TEXTO DE LA PÁGINA >>

“Quiero una imprevisible historia como lo es el curso de nuestras mortales vidas; una historia susceptible de sorpresas y accidentes, de venturas y desventuras; una historia tejida de sucesos que así como acontecieron pudieron no acontecer; una historia sin la mortaja del esencialismo y liberada de la camisa de fuerza de una supuestamente necesaria causalidad; una historia solo inteligible con el concurso de la luz de la imaginación; una historia de atrevidos vuelos y siempre en vilo, como nuestros amores; una historia espejo de las mudanzas, en la manera de ser del hombre, reflejo, pues, de la impronta de su libre albedrío para que en el foco de la comprensión del pasado no se opere la degradante metamorfosis del hombre en mero juguete del destino inexorable”. Edmundo O’Gorman.
Don Edmundo O’Gorman y O’Gorman nació el 24 de noviembre de 1906 en el barrio de Coyoacán, en el seno de una familia que había unido dos ramas de la misma familia de origen irlandés: su madre, Encarnación O’Gorman Moreno, descendiente del primer cónsul británico, Charles O’Gorman, y el ingeniero de minas Cecil Crawford O’Gorman, llegado a México a la vuelta de siglo.

CONSIGNA A >>
¿Qué personas se nombran en el párrafo biográfico del texto sobre Edmundo O’Gorman? Enumera todas con el nombre completo que allí figura.
CONSIGNA B >>
Transcribe sin ningún cambio el fragmento del texto sobre Edmundo O’Gorman que va desde “Don Edmundo O’Gorman” hasta “vuelta de siglo.”, ambos incluidos.
Los registros no tienen relación con el texto sobre Edmundo O’Gorman.

Datos de origen
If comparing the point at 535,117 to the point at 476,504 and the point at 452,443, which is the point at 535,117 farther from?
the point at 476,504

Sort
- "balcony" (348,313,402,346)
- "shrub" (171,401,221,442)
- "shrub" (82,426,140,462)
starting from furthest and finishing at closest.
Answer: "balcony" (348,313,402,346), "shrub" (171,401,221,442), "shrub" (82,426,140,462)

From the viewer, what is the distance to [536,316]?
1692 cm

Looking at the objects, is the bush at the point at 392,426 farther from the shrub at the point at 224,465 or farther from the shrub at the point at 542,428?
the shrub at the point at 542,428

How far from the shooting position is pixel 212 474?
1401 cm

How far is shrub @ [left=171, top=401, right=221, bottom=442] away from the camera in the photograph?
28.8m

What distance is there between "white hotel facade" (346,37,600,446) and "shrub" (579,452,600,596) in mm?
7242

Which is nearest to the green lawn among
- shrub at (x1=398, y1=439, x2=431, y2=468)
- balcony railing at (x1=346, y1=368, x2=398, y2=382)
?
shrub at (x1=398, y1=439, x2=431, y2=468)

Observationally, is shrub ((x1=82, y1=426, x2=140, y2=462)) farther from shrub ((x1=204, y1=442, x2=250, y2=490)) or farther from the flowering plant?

RESPUESTA ESCRITA A >>
- Edmundo O’Gorman y O’Gorman
- Encarnación O’Gorman Moreno
- Charles O’Gorman
- Cecil Crawford O’Gorman

RESPUESTA ESCRITA B >>
Don Edmundo O’Gorman y O’Gorman nació el 24 de noviembre de 1906 en el barrio de Coyoacán, en el seno de una familia que había unido dos ramas de la misma familia de origen irlandés: su madre, Encarnación O’Gorman Moreno, descendiente del primer cónsul británico, Charles O’Gorman, y el ingeniero de minas Cecil Crawford O’Gorman, llegado a México a la vuelta de siglo.